WHAT YOU ARE ASKED TO DO: Both the line containing "Vista del mar" and the line containing "Der Bautzener Ortsteil" belong to the span. Output exactly that span from the listing below, and nothing outside it.

INPUT RECORDS:
___

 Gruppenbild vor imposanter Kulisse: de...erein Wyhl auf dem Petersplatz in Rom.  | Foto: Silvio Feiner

___

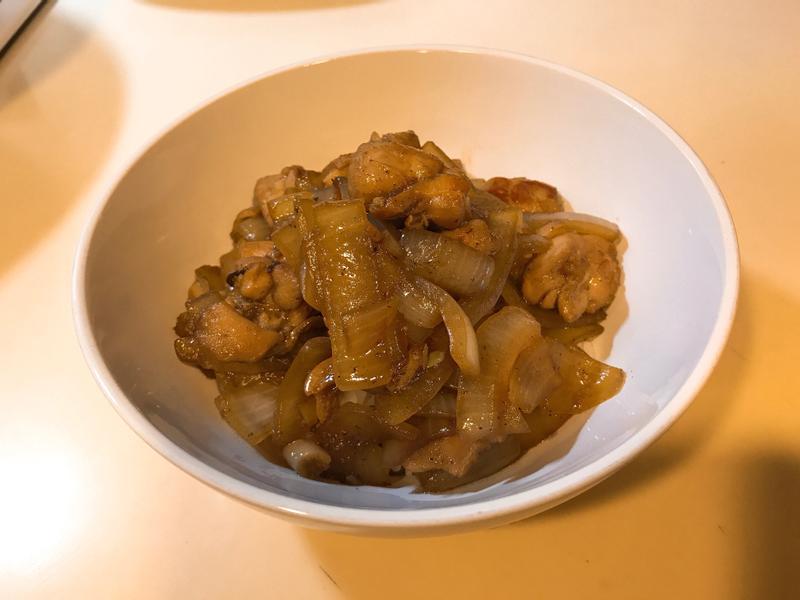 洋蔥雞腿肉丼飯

___

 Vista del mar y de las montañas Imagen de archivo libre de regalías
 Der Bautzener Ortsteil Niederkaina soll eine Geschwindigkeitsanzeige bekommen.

___

RESULT BELOW:
 Vista del mar y de las montañas Imagen de archivo libre de regalías
 Der Bautzener Ortsteil Niederkaina soll eine Geschwindigkeitsanzeige bekommen.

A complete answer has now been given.